(Data records)
** Begin **

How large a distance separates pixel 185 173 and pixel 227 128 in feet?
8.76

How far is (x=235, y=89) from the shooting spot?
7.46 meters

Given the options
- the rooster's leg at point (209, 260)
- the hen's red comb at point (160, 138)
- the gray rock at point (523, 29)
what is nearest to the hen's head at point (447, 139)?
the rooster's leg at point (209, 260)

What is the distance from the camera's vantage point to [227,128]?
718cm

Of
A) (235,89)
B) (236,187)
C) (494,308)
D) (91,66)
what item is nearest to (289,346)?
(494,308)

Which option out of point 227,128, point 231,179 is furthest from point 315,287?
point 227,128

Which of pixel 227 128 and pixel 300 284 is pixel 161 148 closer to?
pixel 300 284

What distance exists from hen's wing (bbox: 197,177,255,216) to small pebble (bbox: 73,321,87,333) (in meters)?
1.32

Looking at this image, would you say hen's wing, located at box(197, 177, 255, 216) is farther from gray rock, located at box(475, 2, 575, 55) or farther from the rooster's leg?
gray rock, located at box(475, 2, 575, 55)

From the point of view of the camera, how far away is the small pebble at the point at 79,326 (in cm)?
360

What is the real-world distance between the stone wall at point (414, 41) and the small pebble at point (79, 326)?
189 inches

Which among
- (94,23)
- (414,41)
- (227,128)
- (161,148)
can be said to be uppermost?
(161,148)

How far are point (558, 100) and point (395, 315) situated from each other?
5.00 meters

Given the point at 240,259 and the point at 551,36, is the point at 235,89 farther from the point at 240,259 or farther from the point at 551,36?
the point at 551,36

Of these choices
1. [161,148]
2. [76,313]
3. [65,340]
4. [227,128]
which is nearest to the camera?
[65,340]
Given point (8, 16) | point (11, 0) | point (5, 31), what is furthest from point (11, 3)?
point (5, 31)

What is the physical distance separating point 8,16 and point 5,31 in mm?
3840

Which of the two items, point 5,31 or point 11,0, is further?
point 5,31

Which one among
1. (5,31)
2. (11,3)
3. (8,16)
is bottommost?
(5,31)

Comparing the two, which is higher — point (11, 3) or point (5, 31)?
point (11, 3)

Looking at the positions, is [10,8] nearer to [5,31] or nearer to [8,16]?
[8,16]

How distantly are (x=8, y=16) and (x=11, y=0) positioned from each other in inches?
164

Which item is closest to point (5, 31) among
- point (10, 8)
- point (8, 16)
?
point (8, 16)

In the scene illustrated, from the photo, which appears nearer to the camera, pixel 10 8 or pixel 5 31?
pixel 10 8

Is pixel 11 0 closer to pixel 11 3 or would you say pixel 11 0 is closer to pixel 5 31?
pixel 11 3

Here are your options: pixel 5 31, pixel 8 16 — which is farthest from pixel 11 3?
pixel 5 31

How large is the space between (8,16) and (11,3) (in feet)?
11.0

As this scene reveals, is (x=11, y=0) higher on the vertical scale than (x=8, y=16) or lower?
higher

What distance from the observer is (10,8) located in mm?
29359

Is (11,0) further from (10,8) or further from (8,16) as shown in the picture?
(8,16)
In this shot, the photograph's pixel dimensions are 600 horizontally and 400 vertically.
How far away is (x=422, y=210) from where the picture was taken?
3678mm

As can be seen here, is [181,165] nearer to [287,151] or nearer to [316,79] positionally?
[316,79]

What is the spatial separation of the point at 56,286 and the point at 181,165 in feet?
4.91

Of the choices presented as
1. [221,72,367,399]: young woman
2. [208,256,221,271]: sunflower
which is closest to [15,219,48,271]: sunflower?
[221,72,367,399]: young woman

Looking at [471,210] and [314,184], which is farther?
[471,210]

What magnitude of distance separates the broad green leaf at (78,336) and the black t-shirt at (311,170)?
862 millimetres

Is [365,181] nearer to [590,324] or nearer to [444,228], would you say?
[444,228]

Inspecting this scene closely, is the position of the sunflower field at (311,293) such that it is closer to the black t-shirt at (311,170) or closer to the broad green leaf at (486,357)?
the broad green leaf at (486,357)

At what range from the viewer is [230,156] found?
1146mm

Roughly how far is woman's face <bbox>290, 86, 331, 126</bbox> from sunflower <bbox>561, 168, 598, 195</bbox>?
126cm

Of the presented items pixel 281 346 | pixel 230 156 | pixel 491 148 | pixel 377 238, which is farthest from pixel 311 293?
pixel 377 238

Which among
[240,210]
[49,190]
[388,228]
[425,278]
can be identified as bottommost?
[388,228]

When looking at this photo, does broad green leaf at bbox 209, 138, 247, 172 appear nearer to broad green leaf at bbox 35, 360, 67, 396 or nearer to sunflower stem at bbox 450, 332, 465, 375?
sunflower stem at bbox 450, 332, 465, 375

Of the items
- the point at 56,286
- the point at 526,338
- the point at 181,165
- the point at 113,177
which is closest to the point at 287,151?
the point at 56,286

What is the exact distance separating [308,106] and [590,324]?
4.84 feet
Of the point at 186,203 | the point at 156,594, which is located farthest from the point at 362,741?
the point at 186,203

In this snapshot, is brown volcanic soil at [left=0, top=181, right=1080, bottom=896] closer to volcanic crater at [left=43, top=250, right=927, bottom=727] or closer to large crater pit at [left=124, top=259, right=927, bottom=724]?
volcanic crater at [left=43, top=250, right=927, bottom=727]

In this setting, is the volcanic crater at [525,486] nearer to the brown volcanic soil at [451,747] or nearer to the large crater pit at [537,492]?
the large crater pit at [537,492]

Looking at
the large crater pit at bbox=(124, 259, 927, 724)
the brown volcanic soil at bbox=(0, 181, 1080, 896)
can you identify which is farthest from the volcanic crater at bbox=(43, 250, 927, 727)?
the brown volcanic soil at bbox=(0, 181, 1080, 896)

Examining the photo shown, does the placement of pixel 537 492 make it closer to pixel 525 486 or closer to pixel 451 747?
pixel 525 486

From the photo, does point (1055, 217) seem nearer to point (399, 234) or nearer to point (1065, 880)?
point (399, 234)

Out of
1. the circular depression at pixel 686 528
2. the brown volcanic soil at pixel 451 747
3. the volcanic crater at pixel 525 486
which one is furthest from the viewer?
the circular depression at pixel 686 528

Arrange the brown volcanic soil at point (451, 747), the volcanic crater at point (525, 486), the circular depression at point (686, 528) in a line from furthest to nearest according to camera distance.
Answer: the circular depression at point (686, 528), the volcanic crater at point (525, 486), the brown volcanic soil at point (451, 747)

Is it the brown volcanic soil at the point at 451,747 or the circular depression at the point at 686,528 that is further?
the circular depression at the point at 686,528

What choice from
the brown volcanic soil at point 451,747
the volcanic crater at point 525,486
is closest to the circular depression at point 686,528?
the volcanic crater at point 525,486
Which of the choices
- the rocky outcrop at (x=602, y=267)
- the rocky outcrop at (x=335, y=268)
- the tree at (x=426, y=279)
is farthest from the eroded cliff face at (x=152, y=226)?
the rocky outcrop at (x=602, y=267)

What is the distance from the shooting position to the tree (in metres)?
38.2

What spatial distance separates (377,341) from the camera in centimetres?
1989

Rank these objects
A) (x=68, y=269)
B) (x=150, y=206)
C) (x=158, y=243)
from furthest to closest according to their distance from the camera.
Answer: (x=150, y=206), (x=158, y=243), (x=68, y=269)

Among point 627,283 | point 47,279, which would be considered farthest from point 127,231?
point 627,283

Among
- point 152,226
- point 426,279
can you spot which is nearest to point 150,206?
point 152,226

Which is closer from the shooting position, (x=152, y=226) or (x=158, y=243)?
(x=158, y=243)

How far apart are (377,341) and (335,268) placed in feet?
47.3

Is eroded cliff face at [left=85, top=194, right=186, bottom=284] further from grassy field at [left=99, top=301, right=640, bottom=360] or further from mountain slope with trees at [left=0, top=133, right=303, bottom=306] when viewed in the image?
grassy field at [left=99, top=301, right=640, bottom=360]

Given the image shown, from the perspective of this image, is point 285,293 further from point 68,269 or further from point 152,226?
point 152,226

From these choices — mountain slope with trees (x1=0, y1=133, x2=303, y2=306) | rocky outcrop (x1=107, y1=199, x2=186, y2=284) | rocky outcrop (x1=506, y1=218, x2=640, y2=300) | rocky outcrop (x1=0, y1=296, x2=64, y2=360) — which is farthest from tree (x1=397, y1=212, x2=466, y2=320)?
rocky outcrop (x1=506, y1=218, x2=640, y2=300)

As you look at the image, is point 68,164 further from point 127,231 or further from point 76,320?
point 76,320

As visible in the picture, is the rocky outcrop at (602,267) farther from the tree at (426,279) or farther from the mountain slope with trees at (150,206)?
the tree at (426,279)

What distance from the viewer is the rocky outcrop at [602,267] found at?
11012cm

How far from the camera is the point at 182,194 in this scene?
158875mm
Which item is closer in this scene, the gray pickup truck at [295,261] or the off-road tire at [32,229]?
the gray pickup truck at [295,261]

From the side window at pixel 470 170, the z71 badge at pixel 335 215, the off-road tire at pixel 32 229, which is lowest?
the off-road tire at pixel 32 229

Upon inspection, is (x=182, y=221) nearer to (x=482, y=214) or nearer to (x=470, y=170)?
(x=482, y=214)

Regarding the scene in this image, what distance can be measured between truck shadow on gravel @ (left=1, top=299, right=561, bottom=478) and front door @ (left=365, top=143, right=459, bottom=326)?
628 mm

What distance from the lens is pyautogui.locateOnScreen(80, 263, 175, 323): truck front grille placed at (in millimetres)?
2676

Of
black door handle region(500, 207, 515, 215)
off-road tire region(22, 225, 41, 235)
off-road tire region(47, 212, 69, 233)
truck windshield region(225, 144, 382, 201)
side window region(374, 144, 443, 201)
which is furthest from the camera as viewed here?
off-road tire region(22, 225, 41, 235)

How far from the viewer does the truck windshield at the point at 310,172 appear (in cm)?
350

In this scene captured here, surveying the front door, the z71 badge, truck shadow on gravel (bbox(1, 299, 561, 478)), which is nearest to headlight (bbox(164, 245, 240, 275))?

** End **

What you should do: Switch every "pebble" to "stone" in the rows starting at the beginning of the rows and ending at the line that contains "5.00 meters", and give those lines again with nothing else changed.

Response to this exercise:
How large a distance separates pixel 185 173 and pixel 227 128 in feet?
8.76

How far is (x=235, y=89) from the shooting spot?
7.46 meters

Given the options
- the rooster's leg at point (209, 260)
- the hen's red comb at point (160, 138)
- the gray rock at point (523, 29)
what is nearest to the hen's head at point (447, 139)?
the rooster's leg at point (209, 260)

What is the distance from the camera's vantage point to [227,128]?
718cm

Of
A) (235,89)
B) (236,187)
C) (494,308)
D) (91,66)
what item is nearest to (289,346)?
(494,308)

Which option out of point 227,128, point 231,179 is furthest from point 315,287?
point 227,128

Which of pixel 227 128 and pixel 300 284 is pixel 161 148 closer to?
pixel 300 284

What distance exists from hen's wing (bbox: 197,177,255,216) to small stone (bbox: 73,321,87,333) (in meters)?
1.32

Looking at this image, would you say hen's wing, located at box(197, 177, 255, 216) is farther from gray rock, located at box(475, 2, 575, 55) or farther from the rooster's leg?
gray rock, located at box(475, 2, 575, 55)

From the point of view of the camera, how far away is the small stone at the point at 79,326 (in cm)?
360

What is the real-world distance between the stone wall at point (414, 41) and the small stone at point (79, 326)?
189 inches

Which among
- (94,23)
- (414,41)
- (227,128)
- (161,148)
can be said to be uppermost?
(161,148)

How far are point (558, 100) and point (395, 315) situated from each other?
5.00 meters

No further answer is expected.